Village in Maharashtra

Kalawade (or Kalvade), is a village in Maharashtra, India.

== Geography ==
It is 251.09 km away from the state capital, Mumbai,

Nearby villages and towns include Patan Taluka towards the west, Kadegaon Taluka towards the East, and Shirala Taluka and Valva-Islampur Taluka to the South. Nearby cities include Karad, Islampur and Mahuli.

The locals are predominantly Hindu, with three temples in the village itself, and at least four more in the surrounding area. The Pratibhanagar School is nearby. According to Census data, Kalawade has a slightly higher literacy rate than the state's average, 83.46% compared to 82.34% of Maharashtra, literacy rates were higher with males than females. Most people work on farms, whilst a smaller percentage engage in local business.

== Chilaai Devi Temple ==

Chilaai Devi Mandir is the most visited of several Hindu temples in the area. It features a venerated portrait of a celebrated figure in Hinduism, and an old well.

It dates to India's medieval period (750-1250 AD), or earlier.

It serves as a center for worship, and hosts the traditional premarital rituals (known as sodane), along with the weddings.

== Demographics ==
The most commonly spoken language in Kalawade is Marathi.

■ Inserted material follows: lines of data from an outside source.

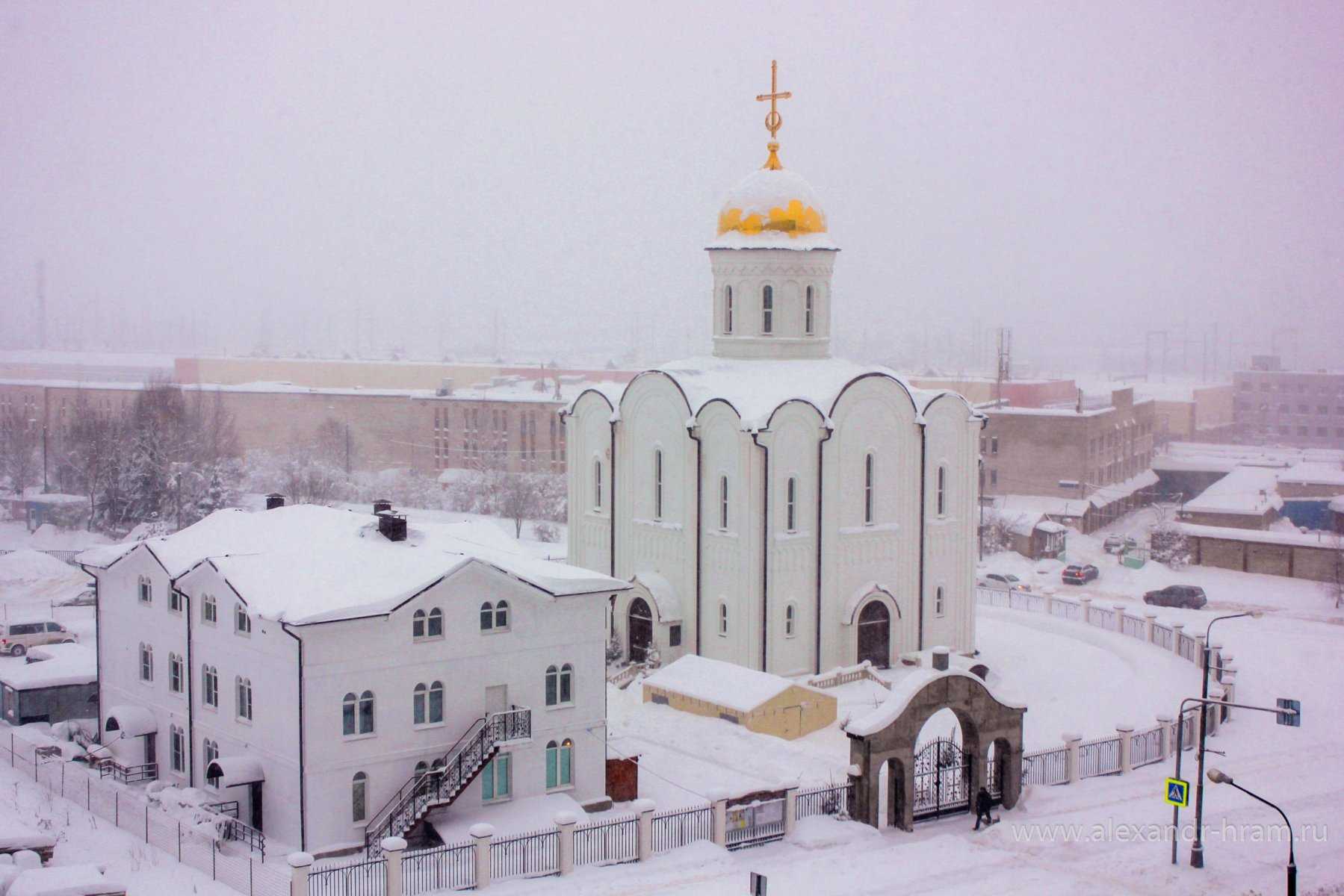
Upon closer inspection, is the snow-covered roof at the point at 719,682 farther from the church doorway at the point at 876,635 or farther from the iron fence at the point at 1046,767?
the iron fence at the point at 1046,767

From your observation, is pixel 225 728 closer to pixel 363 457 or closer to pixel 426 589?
pixel 426 589

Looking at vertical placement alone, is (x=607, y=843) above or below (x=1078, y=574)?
above

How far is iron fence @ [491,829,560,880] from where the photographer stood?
18438 millimetres

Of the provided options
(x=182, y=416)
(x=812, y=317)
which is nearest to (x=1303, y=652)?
(x=812, y=317)

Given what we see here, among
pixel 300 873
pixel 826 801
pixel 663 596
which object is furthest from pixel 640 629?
pixel 300 873

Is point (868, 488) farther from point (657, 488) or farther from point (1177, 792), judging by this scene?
point (1177, 792)

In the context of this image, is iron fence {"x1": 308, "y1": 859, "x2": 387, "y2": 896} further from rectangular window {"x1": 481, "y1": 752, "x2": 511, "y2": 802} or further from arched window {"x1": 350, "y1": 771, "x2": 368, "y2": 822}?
rectangular window {"x1": 481, "y1": 752, "x2": 511, "y2": 802}

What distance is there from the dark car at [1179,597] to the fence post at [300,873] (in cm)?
3160

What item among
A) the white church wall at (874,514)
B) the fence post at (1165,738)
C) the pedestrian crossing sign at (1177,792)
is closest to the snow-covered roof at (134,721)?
the white church wall at (874,514)

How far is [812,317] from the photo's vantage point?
31.7 meters

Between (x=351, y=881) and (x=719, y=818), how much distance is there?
493 cm

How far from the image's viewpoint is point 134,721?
22938 mm

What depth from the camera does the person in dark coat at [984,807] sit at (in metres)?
20.9

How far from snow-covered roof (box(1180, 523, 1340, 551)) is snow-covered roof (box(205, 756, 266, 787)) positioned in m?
35.8
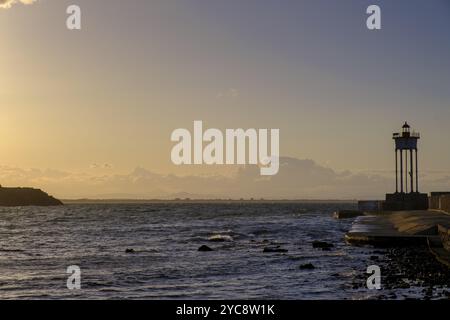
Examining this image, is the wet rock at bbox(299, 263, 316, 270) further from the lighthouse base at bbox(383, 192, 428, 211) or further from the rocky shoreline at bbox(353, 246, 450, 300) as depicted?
the lighthouse base at bbox(383, 192, 428, 211)

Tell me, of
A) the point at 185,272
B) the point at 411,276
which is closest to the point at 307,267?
the point at 185,272

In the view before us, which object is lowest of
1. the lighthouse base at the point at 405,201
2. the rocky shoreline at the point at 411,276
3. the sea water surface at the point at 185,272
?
the sea water surface at the point at 185,272

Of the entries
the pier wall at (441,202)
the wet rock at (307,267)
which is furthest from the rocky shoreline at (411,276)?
the pier wall at (441,202)

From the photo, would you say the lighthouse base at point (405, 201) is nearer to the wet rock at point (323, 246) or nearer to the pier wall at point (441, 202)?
the pier wall at point (441, 202)

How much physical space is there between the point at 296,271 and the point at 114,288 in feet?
34.5

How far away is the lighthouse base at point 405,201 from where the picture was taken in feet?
324

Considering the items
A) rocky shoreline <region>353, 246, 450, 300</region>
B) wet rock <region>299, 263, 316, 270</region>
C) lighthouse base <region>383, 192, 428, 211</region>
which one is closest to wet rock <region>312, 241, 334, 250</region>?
rocky shoreline <region>353, 246, 450, 300</region>

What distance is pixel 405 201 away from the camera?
3964 inches

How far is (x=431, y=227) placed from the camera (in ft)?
154

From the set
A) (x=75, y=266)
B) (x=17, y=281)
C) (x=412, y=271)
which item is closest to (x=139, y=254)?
(x=75, y=266)

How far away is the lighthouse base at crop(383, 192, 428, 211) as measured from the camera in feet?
324
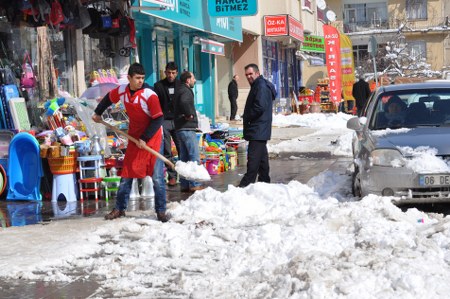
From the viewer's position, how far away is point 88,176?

The village has a population of 4,658 people in 947 households. Population of children with age 0-6 is 498, 10.69% of the total. The average sex ratio is 990, higher than Maharashtra state average of 929. Child sex ratio is 879, lower than Maharashtra average of 894.

== Transport ==

=== Road ===
It is an 11.2 km drive from the nearby town of Undale via the Patil Mala road, or a 3.7 km drive south from the town of Kale along the same road. The Patil Mala road cuts through the village. The road branches 2.5 km south to the town of Belwade Budruk. The village is directly connected to India's National Highway 48 by an unnamed road 2.91 km east of the village.

=== Rail ===
As of February 2019, no railways serve the area: the nearest line is about 14.7 km away, where it parallels National Highway 75. The nearest station is in the village of Shenoli.

=== Air ===
Kalawade is 67.5 km North of Kolhapur Airport. It is semi-directly connected to Kolhapur city via National Highway 48.